┌────────
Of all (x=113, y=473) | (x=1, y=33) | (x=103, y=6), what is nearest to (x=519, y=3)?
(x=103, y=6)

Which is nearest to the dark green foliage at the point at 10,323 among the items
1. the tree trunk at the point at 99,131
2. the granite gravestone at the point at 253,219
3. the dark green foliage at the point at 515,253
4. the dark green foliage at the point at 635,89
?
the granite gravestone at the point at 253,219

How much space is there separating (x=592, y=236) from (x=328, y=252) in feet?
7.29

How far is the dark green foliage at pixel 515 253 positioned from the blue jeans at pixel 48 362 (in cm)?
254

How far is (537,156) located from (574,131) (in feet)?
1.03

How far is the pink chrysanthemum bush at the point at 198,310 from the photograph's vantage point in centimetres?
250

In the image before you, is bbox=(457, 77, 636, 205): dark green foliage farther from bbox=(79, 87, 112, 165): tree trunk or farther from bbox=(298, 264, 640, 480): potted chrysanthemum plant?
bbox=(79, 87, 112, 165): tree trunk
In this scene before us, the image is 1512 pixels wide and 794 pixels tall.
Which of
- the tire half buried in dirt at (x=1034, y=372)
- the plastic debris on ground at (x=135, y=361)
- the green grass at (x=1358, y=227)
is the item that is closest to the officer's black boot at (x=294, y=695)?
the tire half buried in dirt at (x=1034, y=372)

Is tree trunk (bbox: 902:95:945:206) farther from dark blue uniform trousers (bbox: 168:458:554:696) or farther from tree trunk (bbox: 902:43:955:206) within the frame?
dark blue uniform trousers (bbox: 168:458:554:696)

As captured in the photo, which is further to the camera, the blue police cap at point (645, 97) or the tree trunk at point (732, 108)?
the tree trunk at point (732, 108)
└────────
Lütfen yukarıdaki tüm kayıtların satırlarını boş satırları çıkararak numaralı bir liste hâlinde düzenleyin.

Alıştırma sonucu >>
1. Of all (x=113, y=473) | (x=1, y=33) | (x=103, y=6), what is nearest to (x=519, y=3)?
2. (x=103, y=6)
3. Which is nearest to the dark green foliage at the point at 10,323 among the items
4. 1. the tree trunk at the point at 99,131
5. 2. the granite gravestone at the point at 253,219
6. 3. the dark green foliage at the point at 515,253
7. 4. the dark green foliage at the point at 635,89
8. ?
9. the granite gravestone at the point at 253,219
10. How much space is there separating (x=592, y=236) from (x=328, y=252) in feet?
11. 7.29
12. How far is the dark green foliage at pixel 515 253 positioned from the blue jeans at pixel 48 362 (in cm)?
13. 254
14. How far is (537,156) located from (574,131) (in feet)?
15. 1.03
16. How far is the pink chrysanthemum bush at the point at 198,310 from the photograph's vantage point in centimetres?
17. 250
18. In the image before you, is bbox=(457, 77, 636, 205): dark green foliage farther from bbox=(79, 87, 112, 165): tree trunk or farther from bbox=(298, 264, 640, 480): potted chrysanthemum plant?
19. bbox=(79, 87, 112, 165): tree trunk
20. In this scene before us, the image is 1512 pixels wide and 794 pixels tall.
21. Which of
22. - the tire half buried in dirt at (x=1034, y=372)
23. - the plastic debris on ground at (x=135, y=361)
24. - the green grass at (x=1358, y=227)
25. is the item that is closest to the officer's black boot at (x=294, y=695)?
26. the tire half buried in dirt at (x=1034, y=372)
27. Is tree trunk (bbox: 902:95:945:206) farther from dark blue uniform trousers (bbox: 168:458:554:696) or farther from tree trunk (bbox: 902:43:955:206) within the frame?
28. dark blue uniform trousers (bbox: 168:458:554:696)
29. As captured in the photo, which is further to the camera, the blue police cap at point (645, 97) or the tree trunk at point (732, 108)?
30. the tree trunk at point (732, 108)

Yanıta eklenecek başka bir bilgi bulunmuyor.